- **Instructions to follow**
Carry on the account of moving a trailer up to a lakeside clearing, writing onward from its final sentence.

# Extract provided start

That first Friday of the month, I took the day off work. I woke up to my phone ringing (when you are in love with a non-technologically-inclined hermit, you spend a lot of time talking on the phone. After years of internet dating and passive emails, I found it insanely refreshing).

"That motherfucker is here!" my one true love shouted into the phone. Obviously the goddamned excavator had risen up the ranks to motherfucker status. "I've got a fucking ROAD!" I nearly wept with joy. Small miracles come in strange places.

I drove up to his place later that afternoon and watched as two trucks and one trailer somehow caravanned up a road that was a road in the very loosest sense of the word. I did what I always seemed to do: provide moral support and CDs to listen to and ingeniously weird meals cooked over an open flame. It was nearly dark by the time the boys finally had the trailer situated. I'd been promised a trek to the lake, but it was too dark for that now. I didn't mind, though. We’d have all summer to go swimming. The trailer’s stereo only played tapes (and came, it is worth noting, with cassette copies of both the Smiths’ and the Monkees’ greatest hits), so instead we blasted our music from the truck and sat by the fire till late that Friday night.

The next morning we hiked the treacherous path from the clearing to the water, and I jumped in off the old dock. It wasn’t my first swim of the year, but it felt like it was. No one else was out on the lake and the water was still and cool and perfect. It felt like a balm after a day and night of hard labour and hard drinking. I felt the summer coming on that morning, the promise of so many more days like that one, so much more of the freedom and stillness and the quiet broken only by Gord Downie’s voice on the stereo. I felt myself come home.

# Extract provided end
# Dataset section start

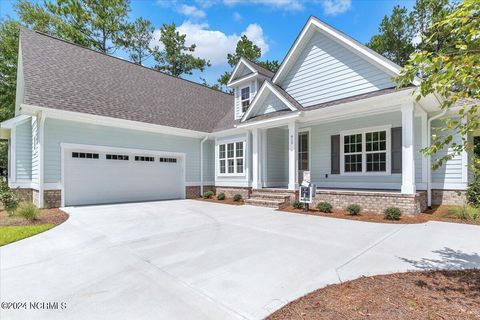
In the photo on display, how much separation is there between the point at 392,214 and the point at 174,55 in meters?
30.2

# Dataset section end

- **Exercise result**
I drove home to Charles Street later that afternoon, after a baking-hot trailer couch nap. Jammie and Freya arrived a few hours later. We had planned to run the Beat Beethoven race the next morning, but when Freya got out of her car and realized she’d only brought one running shoe along, we kiboshed that plan (probably not a bad idea, given our horrifying track record at that particular run, but that is a story for another day). That night we made our way out to Wolfe Island, where the Great Lake Swimmers played a fundraising concert for the Swim Drink Fish project. We crowded into an old town hall and drank sketchily-prepared vodka cranberries and took the late boat home.

Walking home from the ferry terminal, I thought to myself, how lucky am I, to have the ones I need so close by, to love a man who loves me back tenfold, to walk into the water just steps from both my front doors. I spent most of my time in Kingston falling in love with the place over and over again. No place has everything you need, but my lord, did that sweet town and the countryside around it ever come close.